La gente ha un problema, se deve mettere in discussione il proprio sistema di valori a causa di un libro, di una storia scritta da qualcuno o da una canzone degli Slayer”. La domanda riguardava il conflitto tra la professata fede cattolica e i testi – alle soglie del blasfemo – delle canzoni incise dal gruppo. A rispondere, Tom Araya, voce e basso degli Slayer, capostipiti dello speed/death metal. Risposta la cui parte iniziale suona più o meno così: “Kerry (King, chitarrista della band) ha scritto della roba davvero ‘fuori’. Ma io non sono del genere: fa schifo perché è contraria a quello in cui credo. Io preferisco dire: questa è roba davvero buona, faremo uscire la gente di testa”.
Gergo e limiti di questa attitudine a parte, le cose da sapere sul doppio ritorno degli Slayer (nuovo full-lenght in studio e formazione originale) sono solo due: la roba è davvero fuori ed è davvero buona.

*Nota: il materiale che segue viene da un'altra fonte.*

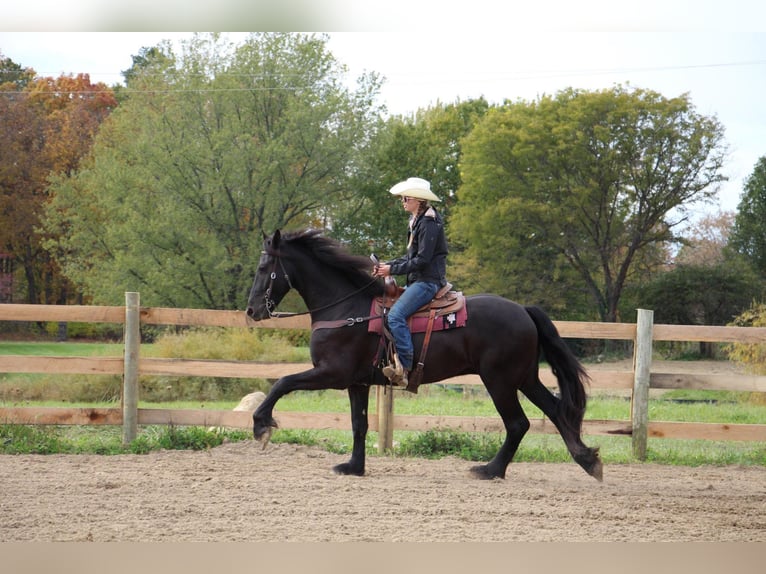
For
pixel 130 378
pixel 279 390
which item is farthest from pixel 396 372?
pixel 130 378

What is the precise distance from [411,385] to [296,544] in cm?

Araya, King, il secondo chitarrista Jeff Hanneman e il batterista Dave Lombardo, californiani di Huntington Beach, uniscono le forze nel 1982 come cover-band di Judas Priest e Iron Maiden. Notati da Brian Slagel della Metal Blade Record incidono una traccia sulla terza antologia della serie Metal Massacre per arrivare al debutto in vinile: “Show No Mercy” (’83) è ancora un frutto acerbo, ma la pianta cresce bene, nutrita dalla linfa della grande padronanza tecnica dei quattro. Dopo la pubblicazione dei due ep “Haunting The Chapel” e “Live Undead” (’84), il secondo album “Hell Awaits” (’85) esalta l’ossessione della band per il tema della dannazione e della tortura, due dei loro preferiti accanto all’avversione per ogni fede religiosa e per ogni genere di guerra. “Hell Awaits” diventa un piccolo cult, attirando l’interesse del produttore Rick Rubin (Def Jam) sotto la cui direzione gli Slayer incidono “Reign In Blood”. Perfetta fusione di speed, metal e hardcore. Accompagnato da liriche violente sino al disturbo, l’album diviene punto di riferimento per la scena e le band a venire. I successivi “South Of Heaven” (’88) e “Seasons In The Abyss” (’90) si mantengono su buoni livelli, anche se non posseggono la ferocia e il perfetto equilibrio del precedente. La band cerca di raggiungere uno stile più maturo, non imprigionato nel cliché della velocità. Una certa stanchezza si fa sentire ed emergono i primi dissapori: Dave Lombardo lascia, primo di una serie di in-and-out pesanti in punto stile e compattezza (durante uno di questi periodi, Lombardo darà vita agli apprezzabili Grip, Inc. di “Solidify”, insieme a Waldemar Sorychta, produttore dei Samael); “Divine Intervention” (’94) difende lo standard ma “Undisputed Attitude” (’96), composto da cover punk e hardcore, e “Diabolus In Musica” (’98) sono deboli. “God Hates Us All” (’01) è l’inizio della risalita che culmina con il nuovo lavoro “Christ Illusion” (08/2006). Gli Slayer ritrovano la giusta misura in un incredibile (e incredibilmente fresco) incrocio di speed, hardcore, cadenze doom e rimandi al metal anni ’90 o ai primi Black Sabbath.
Le splendide “Catatonic” e “Eye Of The Insane” si elevano sopra la furiosa mischia delle altre tracce, tutte (a eccezione di “Catalyst” e “Supremist”, più esercizi di stile che altro) inesorabili, veloci e strutturate. L’affiatamento della band è ad alto livello. Ognuno offre il meglio senza sovrastare gli altri, così contribuendo a un sound aggressivo e potente dove è comunque possibile ascoltare ogni singolo strumento. Non meno aggressivi i testi, feroce atto d’accusa contro ogni indottrinamento e qualsivoglia “guerra santa”: nessuno – cattolico o islamico, orientale o occidentale – è qui al sicuro da un assalto di acidi gastrici degno del primissimo punk e, come quello, esposto alla strumentalizzazione e all’equivoco.